Menurut cerita legenda, mi pertama kali dibuat di daratan Cina kira-kira 2000 tahun yang lalu di bawah kekuasaan dinasti Han. Dari Cina, mi berkembang dan menyebar ke Jepang, Korea, Taiwan, Indocina, Asia Tenggara, bahkan meluas ke seluruh dunia termasuk Amerika Serikat dan daratan Eropa. Dalam bahasa Inggris, mi disebut noodle yang sebenarnya berasal dari bahasa Jerman, nudel. Namun asal istilah tersebut tidak jelas.
Sebenarnya seni menggiling gandum dan pembuatan roti telah lebih dahulu berkembang di Timur Tengah: Mesopotamia, Mesir dan Persia. Logikanya, mi juga dikembangkan dan diajarkan sebagai lembaran roti yang tidak mengembang. Tampaknya di Cina, terutama Cina Utara, mi mendapat perhatian sangat khusus.

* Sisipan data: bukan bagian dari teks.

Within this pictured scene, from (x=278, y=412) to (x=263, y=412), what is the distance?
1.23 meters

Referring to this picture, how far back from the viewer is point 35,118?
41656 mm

Menurut Denys Lombard dalam Le Carrefour Javanais ,ada empat jenis makanan khas yang cukup memasyarakat di Nusantara yaitu: mi, pangsit, tim sum dan bakso. Mi sendiri merupakan salah satu bahan makanan yang diproses dengan cara pengawetan. Proses ini di Jawa sudah dikenal sejak zaman Mojopahit. Alasannya karena istilah laksa yang masih digunakan di Semenanjung Malaka untuk menyebut semacam bihun muncul dalam piagam Biluluk yang bertahun 1391. Kata laksa ini kemungkinan berasal dari India. Wilkinson dalam A Malay-English Dictionary (Romanised) menyebutkan bahwa lakhshah berasal dari Persia atau Hindi, dan menjelaskannya sebagai “a kind of vermicelli”. Namun karena istilah itu sudah ada dalam bahasa Jawa abad ke-14, dapat dipastikan bahwa kata itu berasal dari bahasa Sanskerta, laksa yang berarti seratus ribu; mungkin karena banyaknya jumlah bihun dalam satu porsi.
Masuknya mi ke Nusantara tampaknya dapat juga menjadi hal yang menarik. Alasannya, mi merupakan hidangan khas Cina Utara. Sementara para pendatang dari negeri Tiongkok ke Nusantara, kebanyakan berasal dari Cina Selatan yang cenderung berkebudayaan beras/nasi. Mungkin saja, pengaruh dari utara masuk ke selatan dan orang-orang selatan inilah yang membawanya ke Nusantara.
Di samping itu seluruh kosakata dari masakan khas tersebut berasal dari Cina, seperti mi (mian) merupakan istilah umum untuk menyebut mi dari tepung beras maupun dari tepung terigu, kemudian bihun (mifen) dan misoa (mianxian) yang terbuat dari tepung beras, Iomi (lumian) dan kuetiao (guotiao) termasuk mi lebar yang berasal dari Fujian. Lalu so’un (fensi) yang terbuat dari pati kacang hijau serta yang terbuat dari tepung terigu dan beras yang disebut shomein. Ketika tepung soba (buck wheat) telah menjadi salah satu bahan pangan pokok, mulailah diperkenalkan mi dari soba.
Tidak lengkap pula jika kita melupakan ‘teman’ makan mi ini yaitu pangsit (bianshi, yang arti sebenarnya “makanan lonjong”) . Lucunya, kata itu dalam bahasa Tagalog menunjuk apa yang dalam bahasa Melayu disebut mi dan biasanya direbus atau digoreng.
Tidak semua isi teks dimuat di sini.